--- START OF EXCERPTED TEXT ---

Esther Lloyd Jones
SEVENTH ACPA President
Esther Lloyd-Jones was elected unanimously as president of ACPA for a two-year term at the Business session in Atlantic City on February 22, 1935. She was Assistant Professor of Education and an instructor in the Department of Student Personnel Administration at TC, where she received her Ph.D. degree in 1929. Also, she was Director of the Guidance Laboratory where she and her colleagues worked on techniques for understanding people of all ages. She was married and the mother of two children.
Born and reared in Lockport, Illinois, Esther Lloyd-Jones was a Bonbright Scholar at Northwestern University where she received her B.A. degree (summa cum laude) in 1923. She was first in the class (the first class) of 1,000. During 1921-23, she was an assistant in the university’s Department of Psychology and during 1922-23 an assistant also in the Department of Political Science. She was elected Beauty Queen in 1922 at Northwestern and also May Queen in 1923. She was Assistant Director of Personnel at Northwestern during 1924-26.
A Teachers College Fellow at Columbia University (TC) in the summer of 1923, TC awarded her a full scholarship for 1923-24. She received her M.A. (1924) and Ph.D. (1929) degrees in personnel work. The title of her dissertation was “Student Personnel Work.” During the summer of 1926, she served as a Lecturer in Counseling at TC and joined the staff in 1928 as Instructor in the Department of Student Personnel Administration. She was named Acting Chair in 1939, and Chair in 1941. Esther Lloyd-Jones was also director of TC’s Guidance Laboratory from 1935-61. She directed several NDEA counseling and guidance institutes in the 1960s. She resigned with the honor of Professor Emerita in 1966 from the Columbia Graduate School of Human Behavior, completing a 40-year work career there. Then from 1966 to 1976, Lloyd-Jones was Distinguished Professor of Human Behavior at United States International University in San Diego.

--- END OF EXCERPTED TEXT ---

* _WORK TO COMPLETE_
Write out the Esther Lloyd-Jones profile above again in full, word for word.

--- START OF ENTRIES SUPPLIED ---

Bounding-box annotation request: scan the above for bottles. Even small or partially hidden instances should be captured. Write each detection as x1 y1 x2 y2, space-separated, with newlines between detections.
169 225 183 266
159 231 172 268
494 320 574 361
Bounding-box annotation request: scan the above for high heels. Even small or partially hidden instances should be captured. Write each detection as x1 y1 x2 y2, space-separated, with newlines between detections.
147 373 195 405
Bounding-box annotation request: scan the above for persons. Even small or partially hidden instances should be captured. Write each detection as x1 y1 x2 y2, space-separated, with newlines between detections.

--- END OF ENTRIES SUPPLIED ---
--- START OF ENTRIES SUPPLIED ---

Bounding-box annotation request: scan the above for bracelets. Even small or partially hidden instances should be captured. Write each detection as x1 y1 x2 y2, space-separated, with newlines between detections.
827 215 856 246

--- END OF ENTRIES SUPPLIED ---
--- START OF ENTRIES SUPPLIED ---

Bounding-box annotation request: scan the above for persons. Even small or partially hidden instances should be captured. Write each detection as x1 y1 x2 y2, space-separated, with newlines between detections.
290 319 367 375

--- END OF ENTRIES SUPPLIED ---

* _EXPECTED ANSWER_
Esther Lloyd Jones
SEVENTH ACPA President
Esther Lloyd-Jones was elected unanimously as president of ACPA for a two-year term at the Business session in Atlantic City on February 22, 1935. She was Assistant Professor of Education and an instructor in the Department of Student Personnel Administration at TC, where she received her Ph.D. degree in 1929. Also, she was Director of the Guidance Laboratory where she and her colleagues worked on techniques for understanding people of all ages. She was married and the mother of two children.
Born and reared in Lockport, Illinois, Esther Lloyd-Jones was a Bonbright Scholar at Northwestern University where she received her B.A. degree (summa cum laude) in 1923. She was first in the class (the first class) of 1,000. During 1921-23, she was an assistant in the university’s Department of Psychology and during 1922-23 an assistant also in the Department of Political Science. She was elected Beauty Queen in 1922 at Northwestern and also May Queen in 1923. She was Assistant Director of Personnel at Northwestern during 1924-26.
A Teachers College Fellow at Columbia University (TC) in the summer of 1923, TC awarded her a full scholarship for 1923-24. She received her M.A. (1924) and Ph.D. (1929) degrees in personnel work. The title of her dissertation was “Student Personnel Work.” During the summer of 1926, she served as a Lecturer in Counseling at TC and joined the staff in 1928 as Instructor in the Department of Student Personnel Administration. She was named Acting Chair in 1939, and Chair in 1941. Esther Lloyd-Jones was also director of TC’s Guidance Laboratory from 1935-61. She directed several NDEA counseling and guidance institutes in the 1960s. She resigned with the honor of Professor Emerita in 1966 from the Columbia Graduate School of Human Behavior, completing a 40-year work career there. Then from 1966 to 1976, Lloyd-Jones was Distinguished Professor of Human Behavior at United States International University in San Diego.